Публикация

Is osteoarthritis neglected in Macedonia and what are the reasons why? (резюме)

There are few reasons because of which osteoarthritis (OA) is so to say neglected by the Macedonian rheumatologist and  does not receive the same attention and care  such as rheumatoid arthritis.  


Assoc. Prof. Ljubinka Damjanovska-Krstikj 
Rheumatology Clinic Skopje, Macedonia  
University „‟Sv. Kiril I Metodij”, Skopje, Macedonia 

There are few reasons because of which osteoarthritis (OA) is so to say neglected by the Macedonian rheumatologist and  does not receive the same attention and care  such as rheumatoid arthritis.  
The first reason is the lack of time in the outpatient clinics where we mostly see patients with inflammatory arthritides and connective tissue diseases, because of which OA is considered as  less serious disease, which does not mean that it is not burdensome for the patients. There are no specialized clinics for OA patients. 
The second reason is  the use of the  outpatient software “Moj termin” which  does not allow us to spend enough time with the OA  patients to give them enough counseling: We are seeing almost 30-40 patients in 6 hours which leaves us with  9 minutes per patient and again less or  no  time for OA patients. We are limited to writing the prescriptions and giving intraarticular injections in a hurry.  
Patient‟s  education has to be left to the  family physicians who are not trained and  not motivated enough,  because of which our patients does not know the terms Body Mass Index and are still confused if they are  obese or not and what it adds to having OA. They still need lots of advices in order to make a difference between work activities and exercises and most of them think that exercises are even forbidden when they have OA.  
The third reason is the worldwide lack of OA biomarkers which can be used in everyday practice, the underuse of musculoskeletal ultrasound and the long lines for more sophisticated imaging techniques. Conventional radiography is still the most common method for the confirmation of the suspected diagnosis of OA after the clinical examination. 
The fourth reason is there is obviously no cure for OA and we usually treat only pain with NSAIDs, acetaminophen and opioids.

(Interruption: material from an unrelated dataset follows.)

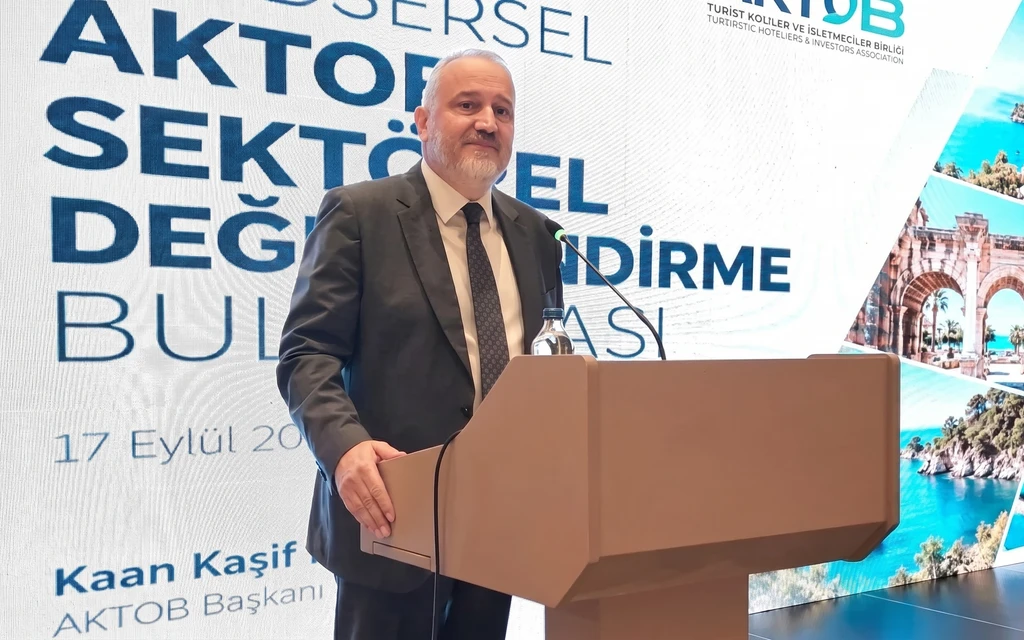 AKTOB Başkanı Kavaloğlu'ndan turizmde 2027 uyarısı: Zor bir yıl bizi bekliyor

The implementation of OARSI  treatment guidelines is not going easy.  The rheumatologist and especially the other specialties are not sure what to do with „uncertain‟ recommendations and sometimes use treatments which are so called „not appropriate‟ when having nothing else to do about patients complaints.  
The patients are also confused with the question which  of the  glucosamine, chondroitin or combination to use and they are following the advices of the pharmacists, neighbors, advertisements and not the experience of the practicing rheumatologist. This treatment is still expensive for them, without any reimbursement from the Health Fund. There is a lack of local clinical studies with the available OA drugs to see their effect on our OA patients. 
In regards to the intra-articular injections, most of the times we use intra-articular corticosteroid injections because intra-articular hyaluronic acid (IAHA) injections are available for a very limited number of patients who can pay for them. Most of the times patients buy them from abroad and transport them to Macedonia in very inappropriate conditions. 
The last reason is that most of our patients have multi-joint OA with comorbidities, very difficult to treat (very limited number is with knee OA and no comorbidities) which brings disappointment both to the patients and to the practicing rheumatologist, implying  the need of a much stronger collaboration between the subspecialties including physical therapy and orthopedic surgery.  

References:  
1. Hochberg MC,  Altman RD, April KT et al. American College of Rheumatology 2012 recommendations for the use of non-pharmacologic and pharmacologic therapies in osteoarthritis of the hand, hip, and knee. Arthritis Care Res  2012; 64 (4): 465-74. 
 
2. Zhang V, Nuki G, Moskowitz RV et al. OARSI recommendations for the management of hip and knee osteoarthritis Part III: changes in evidence following systematic cumulative update of research published through January  2009 Osteoarthritis Cartilage. 2010; 18 (4):476-499  
 
3. Wu D, Huan Y, Fan W. Efficacies of different preparations of glucosamine for the treatment of osteoarthritis: a meta-analysis of randomised, double-blind, placebocontrolled trials. Int J Clin Pract. 2013 Jun; 67(6):585-9.